-- WHAT TO PRODUCE --
Reproduce the listing below from the line containing "Starting with the" up to and including the line containing "4271 centimetres", character for character.

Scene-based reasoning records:
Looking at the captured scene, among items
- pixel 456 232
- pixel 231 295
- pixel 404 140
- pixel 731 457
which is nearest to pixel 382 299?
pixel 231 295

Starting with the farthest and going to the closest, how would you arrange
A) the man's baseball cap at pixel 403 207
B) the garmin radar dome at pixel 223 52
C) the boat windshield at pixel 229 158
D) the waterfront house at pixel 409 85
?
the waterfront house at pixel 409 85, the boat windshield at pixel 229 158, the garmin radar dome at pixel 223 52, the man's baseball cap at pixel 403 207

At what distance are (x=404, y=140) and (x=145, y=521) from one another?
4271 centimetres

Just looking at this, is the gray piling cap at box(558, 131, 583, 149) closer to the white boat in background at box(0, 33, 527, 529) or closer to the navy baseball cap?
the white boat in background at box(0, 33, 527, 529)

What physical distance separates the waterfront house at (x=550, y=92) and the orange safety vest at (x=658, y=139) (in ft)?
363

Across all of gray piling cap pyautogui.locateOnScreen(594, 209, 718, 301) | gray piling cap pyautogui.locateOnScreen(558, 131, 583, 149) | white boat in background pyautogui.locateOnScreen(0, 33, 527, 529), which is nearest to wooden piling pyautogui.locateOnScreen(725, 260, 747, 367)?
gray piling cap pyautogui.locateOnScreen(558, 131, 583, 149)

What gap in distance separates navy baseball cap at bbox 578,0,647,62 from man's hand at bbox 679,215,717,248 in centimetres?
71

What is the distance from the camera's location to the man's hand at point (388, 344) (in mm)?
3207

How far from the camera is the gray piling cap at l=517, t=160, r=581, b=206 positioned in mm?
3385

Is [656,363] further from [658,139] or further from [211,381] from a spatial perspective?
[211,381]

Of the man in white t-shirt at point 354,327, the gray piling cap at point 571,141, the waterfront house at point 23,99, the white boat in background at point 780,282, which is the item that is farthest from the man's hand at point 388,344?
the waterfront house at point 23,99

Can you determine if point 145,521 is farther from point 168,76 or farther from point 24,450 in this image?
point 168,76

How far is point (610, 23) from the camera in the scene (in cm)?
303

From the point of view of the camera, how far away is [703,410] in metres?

-- TASK SOLUTION --
Starting with the farthest and going to the closest, how would you arrange
A) the man's baseball cap at pixel 403 207
B) the garmin radar dome at pixel 223 52
C) the boat windshield at pixel 229 158
D) the waterfront house at pixel 409 85
?
the waterfront house at pixel 409 85, the boat windshield at pixel 229 158, the garmin radar dome at pixel 223 52, the man's baseball cap at pixel 403 207

At what distance are (x=404, y=140) and (x=145, y=521) from one another?
4271 centimetres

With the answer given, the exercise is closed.